AttackGen produit de la prose. Il ne simule aucun trafic, n'exécute aucune technique et ne valide aucune détection. Une équipe qui cherche à mesurer sa couverture réelle doit se tourner vers un émulateur d'adversaire ou une campagne de tests offensifs, pas vers un générateur de texte. Deuxième limite : l'outil dépend d'un fournisseur de modèle externe par défaut, avec les questions de confidentialité que cela pose dès qu'on décrit la taille et le secteur de son organisation dans le formulaire. Le README mentionne un endpoint compatible OpenAI, donc un modèle local peut limiter cette exposition, mais rien n'indique que le prompt soit conçu pour éviter les fuites d'information sensible. Troisième limite, plus prosaïque : la sortie reste un document Markdown qu'un facilitateur doit relire, découper et chronométrer. La v0.16 ajoute un résumé compact, une navigation par sections et des raccourcis vers les injects, les critères de succès, les métriques, les artefacts et les règles d'engagement, ce qui aide à parcourir un long scénario, mais ne remplace pas la relecture. Enfin, l'outil est mono-utilisateur dans son usage courant : la persistance des résultats est décrite comme valable pour la session, et seule une action explicite de Regenerate ou Clear result remplace ou supprime un résultat.

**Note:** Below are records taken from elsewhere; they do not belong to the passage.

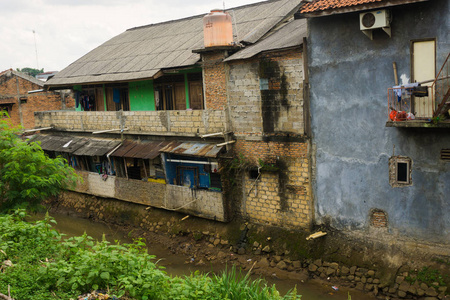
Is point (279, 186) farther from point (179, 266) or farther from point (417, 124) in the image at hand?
point (417, 124)

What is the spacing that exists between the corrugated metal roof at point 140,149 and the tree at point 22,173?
15.4ft

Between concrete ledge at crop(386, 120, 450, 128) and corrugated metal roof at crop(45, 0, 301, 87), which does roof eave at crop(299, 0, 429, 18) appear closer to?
concrete ledge at crop(386, 120, 450, 128)

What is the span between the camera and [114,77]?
19.2m

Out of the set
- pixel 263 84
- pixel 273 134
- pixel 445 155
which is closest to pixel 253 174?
pixel 273 134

Face à un générateur de scénarios maison ou à un LLM brut

L'alternative immédiate consiste à écrire ses propres prompts et à appeler un modèle directement. La différence n'est pas la qualité du texte, c'est la structure des entrées. Un prompt maison part d'une description libre et laisse le modèle inventer les techniques ; AttackGen contraint la génération à un groupe ATT&CK ou à un cas d'étude ATLAS sélectionné, affiche la liste des techniques associées et permet de composer un scénario à partir d'une sélection manuelle de techniques. Cette contrainte est ce qui rend la sortie vérifiable : on peut comparer le scénario produit à la liste de techniques du groupe. Un pipeline maison peut faire la même chose, mais il faut alors maintenir soi-même la correspondance entre groupes, techniques et frameworks, y compris la séparation Enterprise, ICS et ATLAS. AttackGen vend précisément ce travail de plomberie. Pour une équipe qui n'a pas de données ATT&CK à jour dans son propre outillage, c'est un gain net. Pour une équipe qui a déjà cette base et un pipeline de génération, l'intérêt se réduit à l'interface et aux exports.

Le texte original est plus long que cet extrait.